(Stored data)
•••••

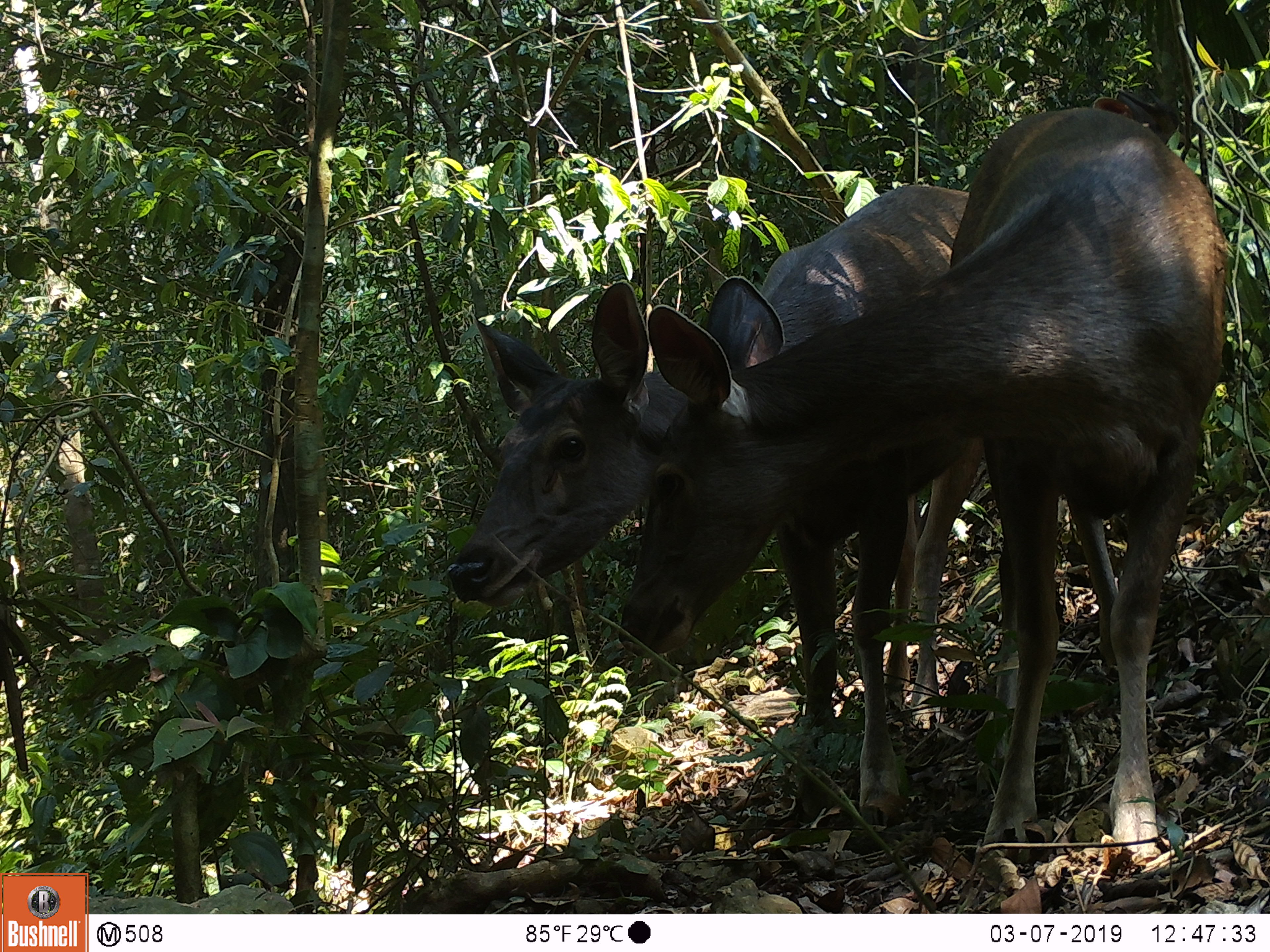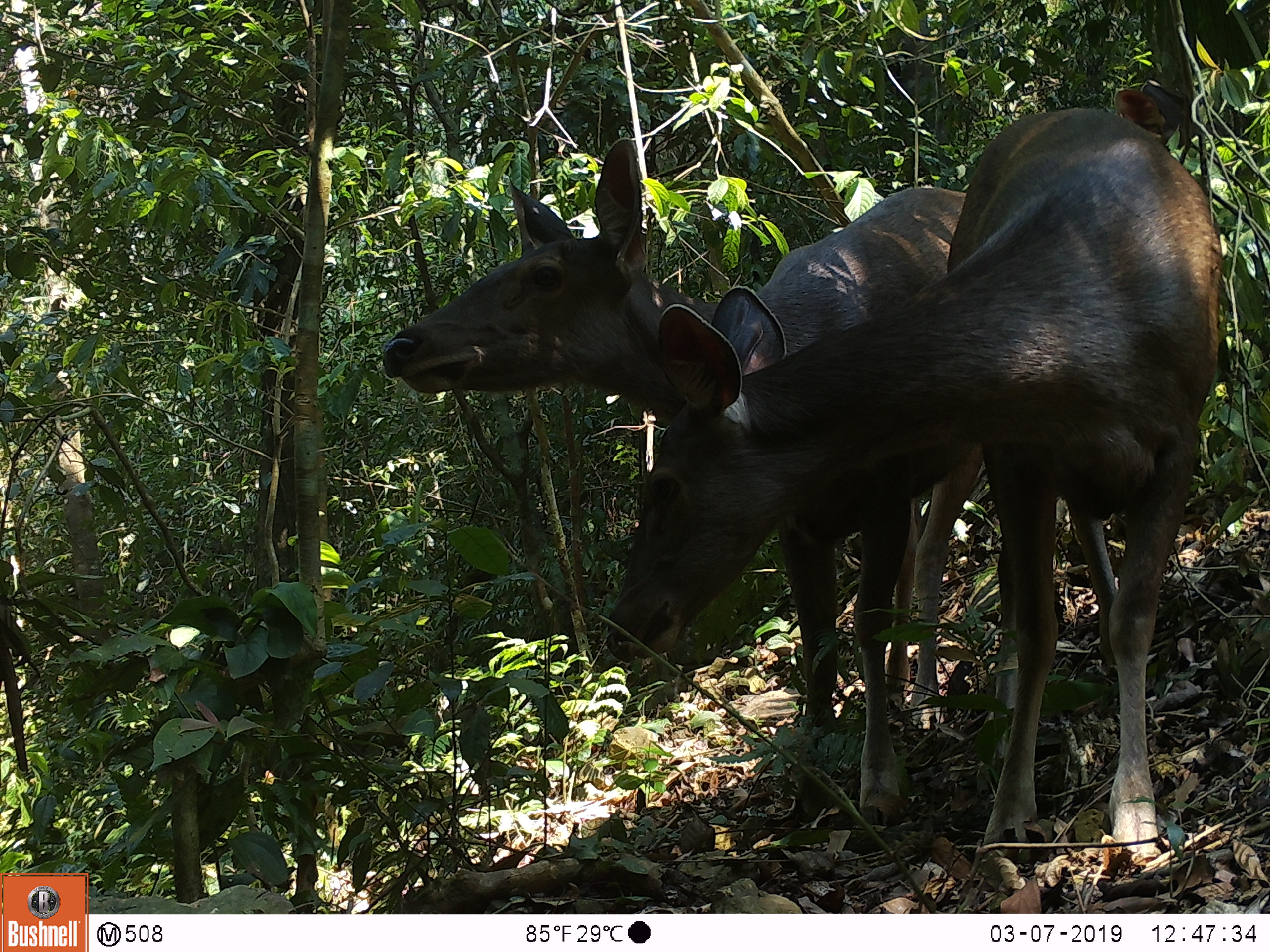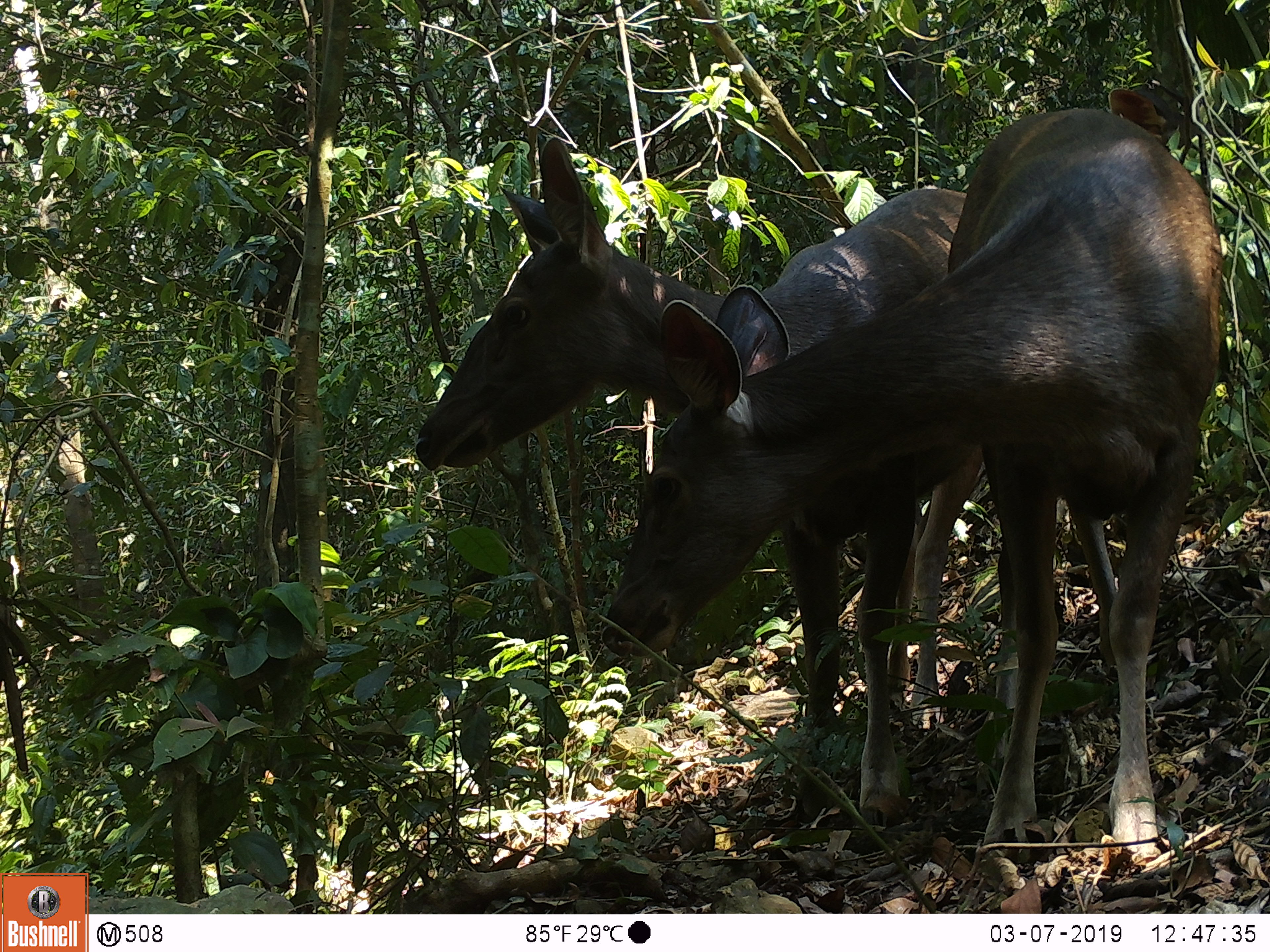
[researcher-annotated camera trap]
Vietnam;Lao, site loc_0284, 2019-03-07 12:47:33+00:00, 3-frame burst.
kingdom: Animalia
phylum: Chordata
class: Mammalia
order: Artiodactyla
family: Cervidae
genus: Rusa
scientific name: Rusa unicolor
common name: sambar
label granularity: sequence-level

•••••

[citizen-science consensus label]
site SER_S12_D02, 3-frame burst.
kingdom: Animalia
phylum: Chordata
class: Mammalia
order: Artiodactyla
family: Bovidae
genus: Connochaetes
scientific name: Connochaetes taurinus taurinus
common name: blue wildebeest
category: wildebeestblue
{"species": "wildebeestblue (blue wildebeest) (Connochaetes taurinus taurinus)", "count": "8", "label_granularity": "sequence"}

•••••

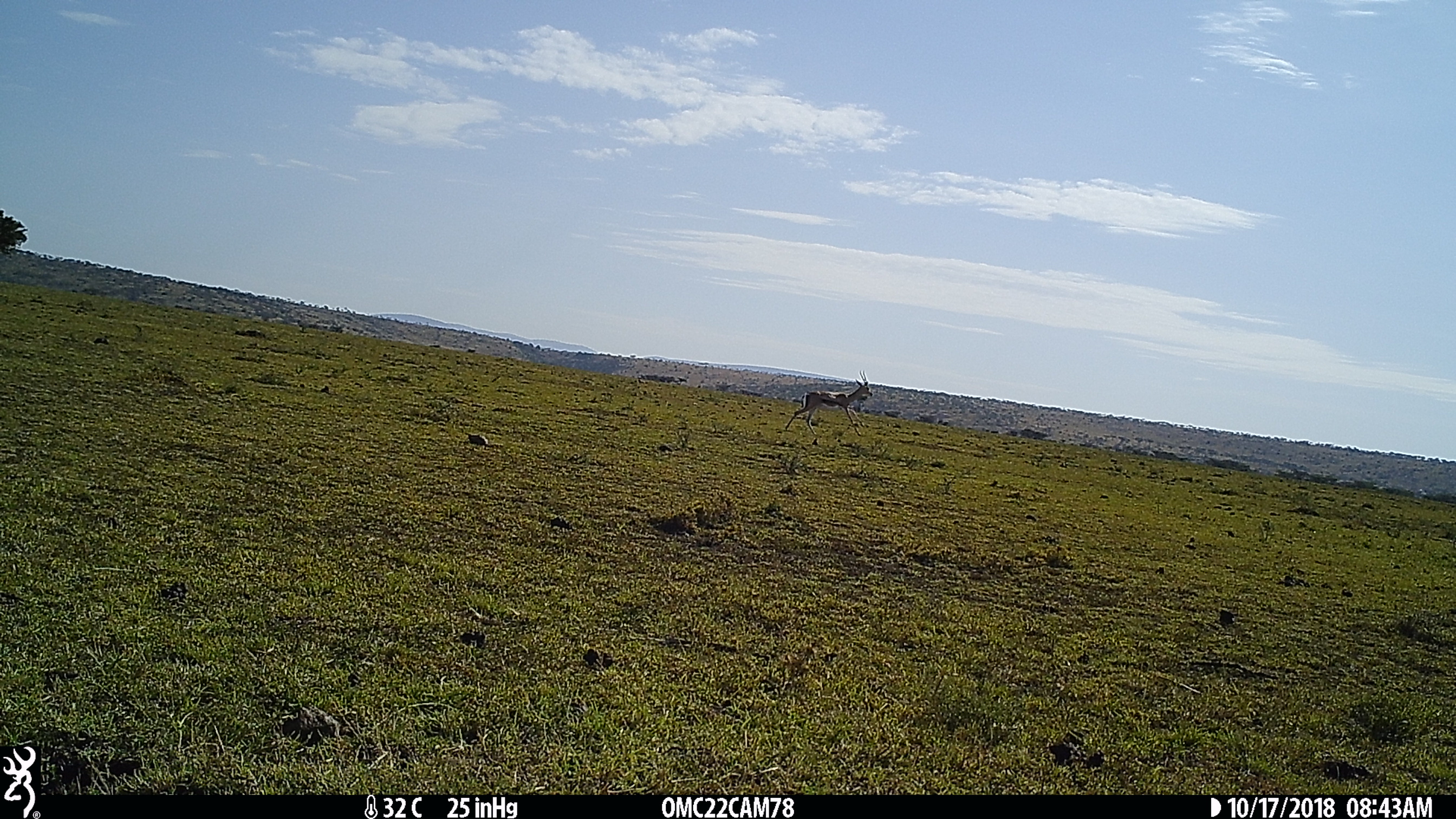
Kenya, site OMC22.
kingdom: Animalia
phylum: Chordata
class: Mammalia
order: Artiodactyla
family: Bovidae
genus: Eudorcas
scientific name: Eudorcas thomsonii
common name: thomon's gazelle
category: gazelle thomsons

•••••

#### What you need to do:
Above are the records; print exactly the lines from the line with "genus: Rusa" to the line with "label granularity: sequence-level", including both, and nothing else.

#### Solution for this task:
genus: Rusa
scientific name: Rusa unicolor
common name: sambar
label granularity: sequence-level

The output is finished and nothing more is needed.